== TRECHO DO TEXTO ==
▬▬▬

Eu devia estar escrevendo tese, eu sei, mas a louca do textao aparece sem ser convidada e toma a cena. Se eu fosse espírita chamaria de psicografia, mas eu prefiro pensar que foi meu Eu Lírico que escreveu esta carta. Não é pra ninguém exatamente, mas é sobre tudo que entendi sobre o amor até então.
A última carta
Minha mania de comer macarrão gelado do dia anterior nunca combinou com o seu paladar refinado e caro. E sua lentidão matinal nunca combinou com minha disposição para ler ou escrever um livro a cada manhã. Me irritava profundamente sua capacidade de me escutar sem dizer uma palavra; me sentia uma tola e isso me enlouquecia. E eu te irritava por não conseguir me concentrar, por passar horas mudando o canal da TV - assistindo tudo e nada - e por ter a memória tão débil para as tarefas do dia a dia. Eu tinha ímpetos homicidas com sua demora em passar uma camisa e você me odiava por eu conseguir me socializar com qualquer um, em qualquer lugar.

▬▬▬

== DADOS APRESENTADOS ==

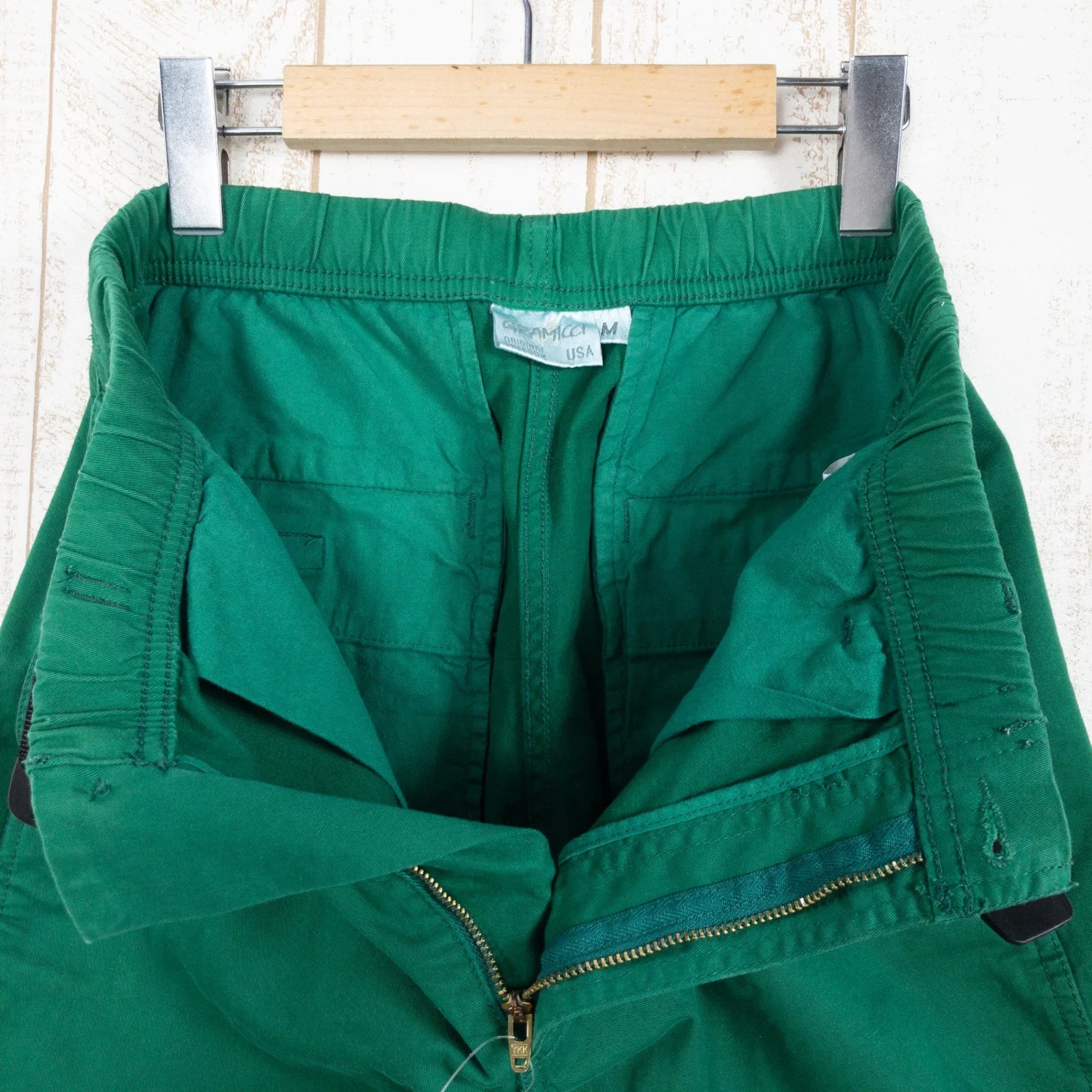 【Men's M グリーン系】 Gramicci ( グラミチ ) ニューナロー ショーツ NN Shorts GREEN コットン ウェア ボトムス ショーツ ショートパンツ コットン z00051068 GREEN コットン ショーツ ショートパンツ ボトムス - 【公式】2ndGEAR（セカンドギア）Webショップ【登山用品・アウトドア用品専門 買取販売店】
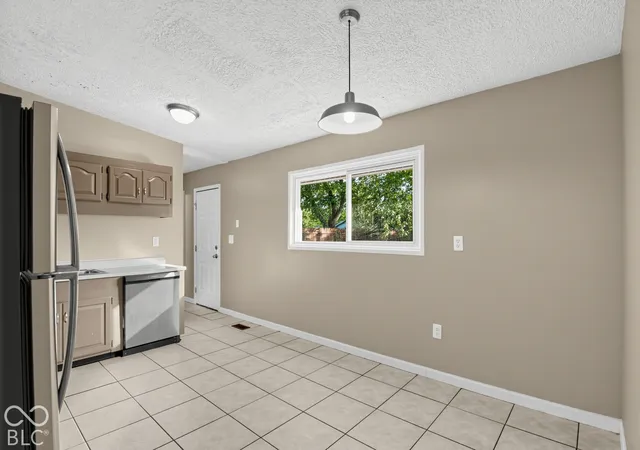 Photo 4 of Single family home for sale at 9207 Rochelle Dr, Indianapolis, IN 46235 | MLS# 22130363 | Listing updated on 2026-10-09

▬▬▬

== ENUNCIADO DA TAREFA ==
Atualize a passagem do texto que começa com as palavras "Eu devia estar" e termina em "amor até então.", trocando "tese" por "dissertação", e escreva-a novamente com essa alteração. O material não tem nenhum papel nesta atividade.

== ESPAÇO DA RESPOSTA ==
Eu devia estar escrevendo dissertação, eu sei, mas a louca do textao aparece sem ser convidada e toma a cena. Se eu fosse espírita chamaria de psicografia, mas eu prefiro pensar que foi meu Eu Lírico que escreveu esta carta. Não é pra ninguém exatamente, mas é sobre tudo que entendi sobre o amor até então.